Dahra sighed. “Let me think.”
“I have to go check on my—,” one of the fishermen said.
“Shut up, I’m thinking!” Dahra yelled. She had acquired a fair amount of medical knowledge since stupidly volunteering to run the so-called hospital. But that didn’t make her a doctor.
She remembered reading about flu, though. Nothing spread faster. Nothing mutated and adapted faster. Hand washing removed it, alcohol killed it, sunlight killed it a little, anyway. But once it was in your nose and lungs it could go crazy and kill you.
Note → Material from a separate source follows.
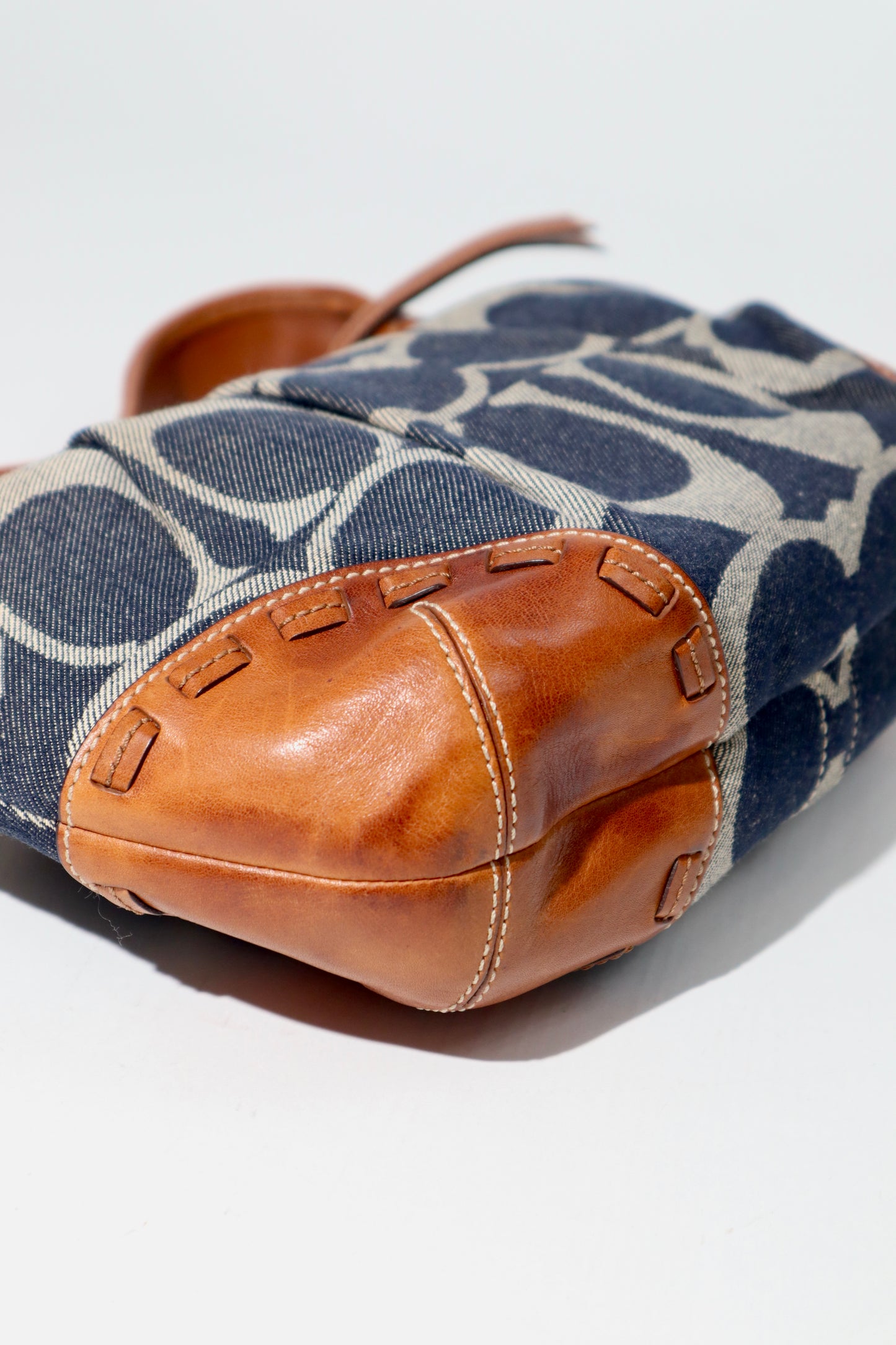 Coach Ergo in Monogram Denim with Brown Leather Trim -12750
Especially some new strain.
“Stay in your boats,” Dahra said. “We’re still going to need food. Throw your fish onto the dock. I’ll get Albert to send someone here to collect it. Then go back out, row up the coast a little ways, and camp out.”
“Camp out?” Quinn echoed.
“Yes!”
“You’re serious.”
“No, it’s my idea of a joke, Quinn,” Dahra snapped. “Pookie just coughed up a lung and fell over dead. You understand what I’m saying? I mean he coughed his actual lungs out of his mouth. Hah hah hah, it’s so funny.”
Quinn took a step back.
Dahra waited for him to make up his mind. She had no right to give orders. Except that she knew what was happening and no one else did.
“Okay,” Quinn said. “There’s a spot just up the shore. Tell Albert to send someone right away for the fish. We have a nice big catch here. We got a shark.”
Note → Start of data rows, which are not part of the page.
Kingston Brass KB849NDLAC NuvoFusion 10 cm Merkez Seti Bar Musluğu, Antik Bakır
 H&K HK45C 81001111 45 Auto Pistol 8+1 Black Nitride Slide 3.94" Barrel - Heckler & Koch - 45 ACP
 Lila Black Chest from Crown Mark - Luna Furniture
“Yeah, whatever.” Dahra’s thoughts were already turning to her next move. The virus was the enemy: she was the general in this battle. But only two thoughts were reall
y clear in her mind: One, Jennifer B had been telling the truth. And two, how could Dahra hope to avoid catching it?
Chapter Fifteen
37 HOURS, 15 MINUTES
“NEAR,” PACK LEADER said.
“Where?” Sam asked wearily. It had been a long night, followed by a long morning of tired feet and bruised shins.
They were over the hills, coming down the long slope toward the road and Lake Evian. It would have been easier to come up the road, this was definitely the long way around, but Sam had needed to see Hunter first.
To kill Hunter.
And now, if he could, he meant to find the nest of greenies and take them out.
Once more he saw the dark, troubled looks of the judges he feared would someday weigh his every action. He heard their questions. What right did you have to take Hunter’s life, Mr. Temple? Yes, we understand that he did not wish to be eaten alive, but still, Mr. Temple, don’t you understand that every life is sacred?
The road was below them, cut off from view by a large, rocky outcropping. He’d been down that road a few times, back during the early water runs. Enough times to picture the spot in his head.
“The rock is all busted up down there, boulders and crevices,” Sam said. “It’s like a shallow cave, only it doesn’t go in very far, I don’t think.”
“The snakes that fly are there,” Pack Leader confirmed. “Now kill me, Bright Hands.”